Karena Sebagian besar berasal dari situs Ngandong, maka kelompok ini disebut dengan
kelompok Ngandong. Situasi morfologis menunjukkan ciri Homo Erectus yang paling
berevolusi, yang selaras dengan Homo Erectus progresif. Ciri spesifik pada kelompok Homo
Erectus progresif adalah: tengkorak berukuran lebih besar dibandingkan dengan Homo
Erectus kekar dan Homo Erectus tipik, kontur kranial lebih tinggi dan bundar, dan kapasitas
tengkorak 1.100 cc.
Lokasi Penemuan
1. Sangiran.
Pada tahun 1936 dan 1941 G.H.R Von Koenigswald menemukan fosil manusia purba.

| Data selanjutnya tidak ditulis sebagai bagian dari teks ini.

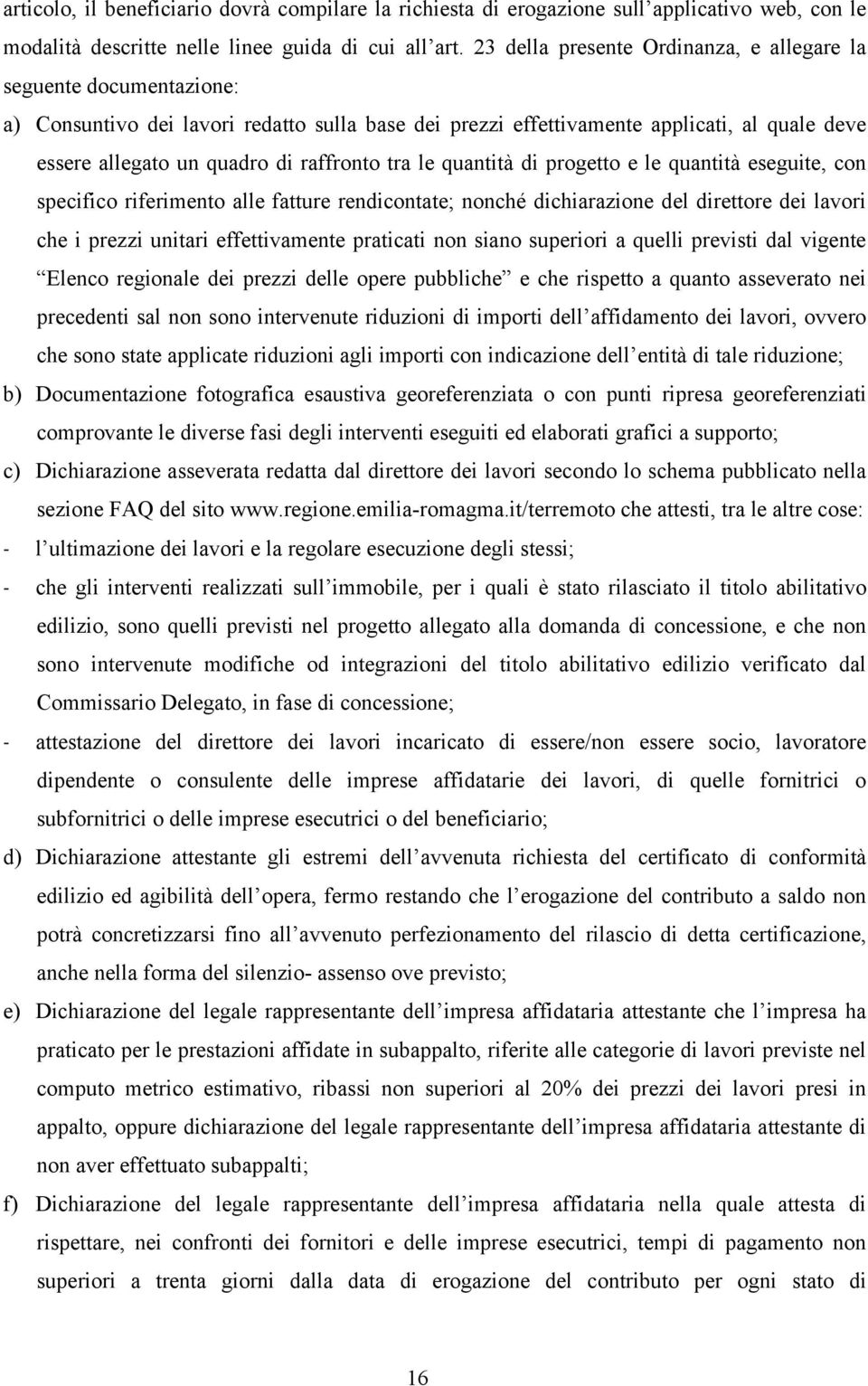 raffronto tra le quantità di progetto e le quantità eseguite, con specifico riferimento alle fatture rendicontate; nonché dichiarazione del direttore dei lavori che i prezzi unitari effettivamente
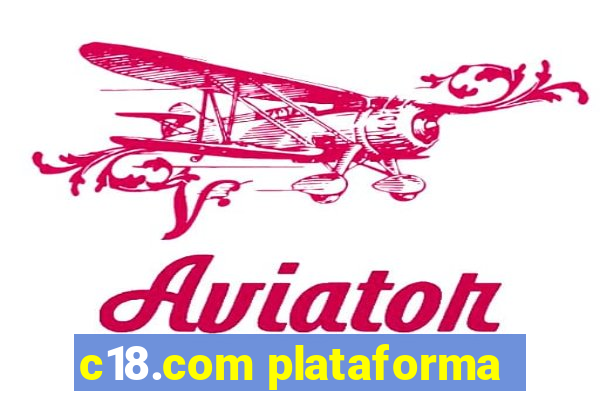 c18.com plataforma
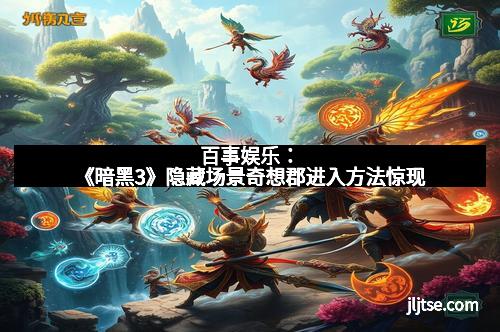 百事娱乐：《暗黑3》隐藏场景奇想郡进入方法惊现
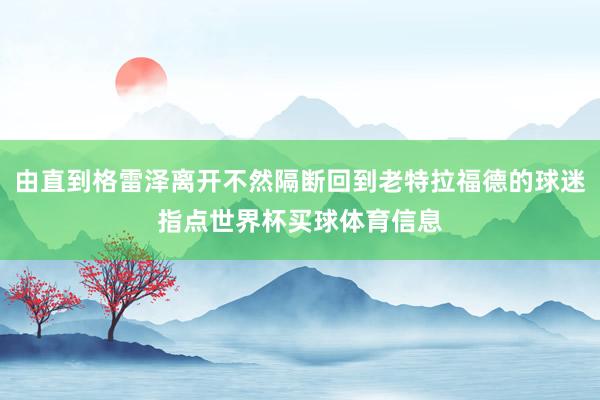 由直到格雷泽离开不然隔断回到老特拉福德的球迷指点世界杯买球体育信息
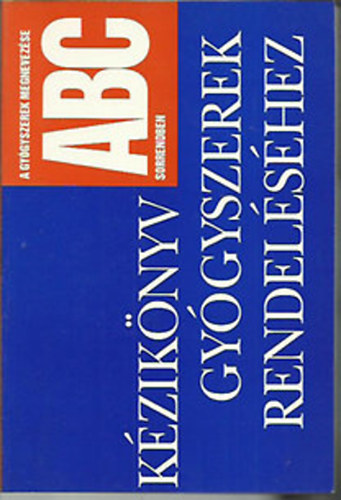 Grasser Katalin dr.; Kmves Lszl; Berdin Lszln  (sszell.) - Kziknyv gygyszerek rendelshez (A gygyszerek megnevezse ABC, ATC sorrendben)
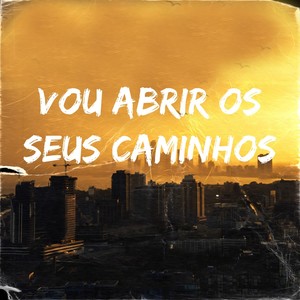 VOU ABRIR OS SEUS CAMINHOS (Explicit)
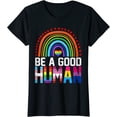thumbnail image 1 of Be A Good Human LGBT LGBTQ Lesbian Pride Rainbow Flag T-Shirt Gift, 1 of 3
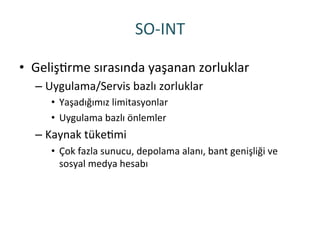 SO-­‐INT	
 
•  GelişRrme	
 sırasında	
 yaşanan	
 zorluklar	
 
– Uygulama/Servis	
 bazlı	
 zorluklar	
 
•  Yaşadığımız	
 limitasyonlar	
 
•  Uygulama	
 bazlı	
 önlemler	
 
– Kaynak	
 tükeRmi	
 
•  Çok	
 fazla	
 sunucu,	
 depolama	
 alanı,	
 bant	
 genişliği	
 ve	
 
sosyal	
 medya	
 hesabı	
 
 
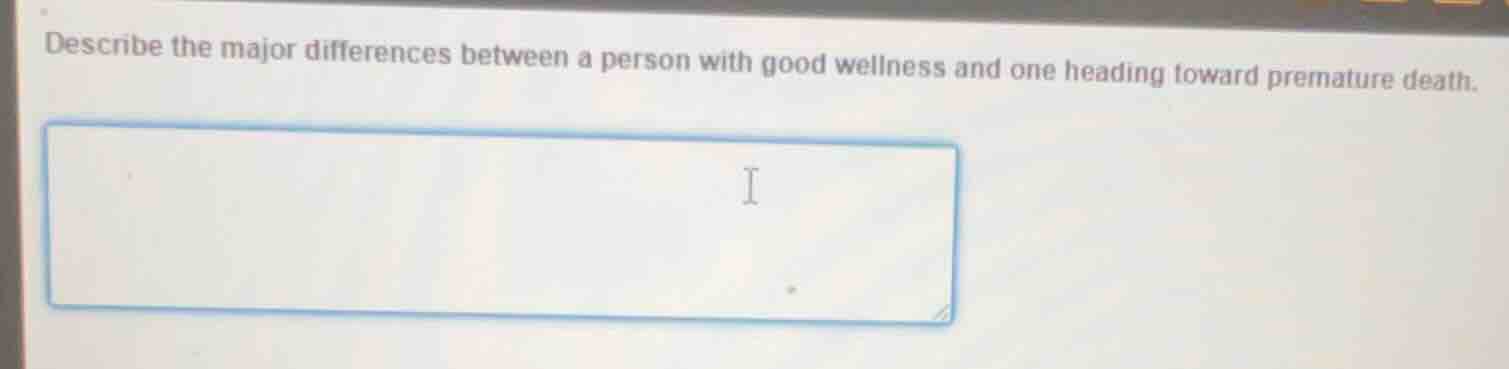 describe the major differences between a person with good wellness and …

Dalam penggaliaanya di daerah Sangiran ia menemukan rahang bawah yang ukurannya jauh
lebih besar dan kuat dari Pithecanthropus Erectus yang ditemukan oleh Eugene Dubois. Fosil
manusia purba yang ditemukan tersebut diperkirakan berasal dari zaman Pleistosen Tua
(bawah) yaitu berada pada lapisan jetis. Von Koenigswald menamakan fosil temuannya ini
dengan sebutan Meganthropus Paleojavanicus (raksasa dari Jawa). Fosil yang ditemukan
adalah sebuah rahang bawah dan 3 buah gigi (1 gigi taring dan 2 gigi geraham) berasal dari
lapisan Pleistosen Bawah (Truman Simanjuntak, 2000). Hasil rekontruksi dari rahang dan
gigi yang ditemukan menunjukkan bahwa makhluk ini adalah pemakan tumbuhan yag tidak
dimasak terlebih dahulu.
Gambar: Von Koenigswald dan rekontruksi Meganthropus Paleojavanicus
2. Trinil, Ngawi, Jawa Timur.
Pada tahun 1890-1891 dalam penelitian di Trinil (Ngawi) seorang dokter tentara
Belanda berkebangsaan Perancis, Dr. Eugene Dubois melakukan penggalian yang dilakukan
pada formasi Kabuh (Pleistosen Tengah). Dari hasil penggalian ditemukan rahang bawah,
temputung kepala, tulang paha, serta geraham atas dan bawah. Dr. Eugene Dubois
menamakannya Pithecanthropus Erectus. Ekskavasi yang dilakukan oleh Eugene Dubois di
Trinil telah membawa penemuan sisa-sia manusia purba yang sangat berharga bagi dunia
pengetahuan.
Tengkotak Pithecanthropus Erectus dari Trinil sangat pendek tetapi memanjang ke
belakang. Volume otaknya sekitar 900 cc, volume di antara otak kera (600 cc) dan otak
manusia modern (1.200 cc – 1.400 cc). Tulang kening sangat menonjol dan di bagian
belakang orbit mata terdapat penyempitan yang sangat jelas, menandakan otak belum
berkembang.
Pada tahun 1939, Von Koenigswald menemukan beberapa fosil manusia purba di desa
Trinil dekat Ngawi, Jawa Timur. Dalam penyelidikannya di daerah Trinil, Bersama dengan
peneliti lain bernama Weidenreich, mereka menemukan fosil sejenis Pithecanthropus yang
ditemukan di Mojokerto, namun ukurannya lebih besar dan lebih kuat. Berdasarkan pada
bentuk fosil tersebut mereka memberikan nama Pithecanthropus Robustus yang berarti
manusia kera yang besar dan kuat (Herimanto, 2012).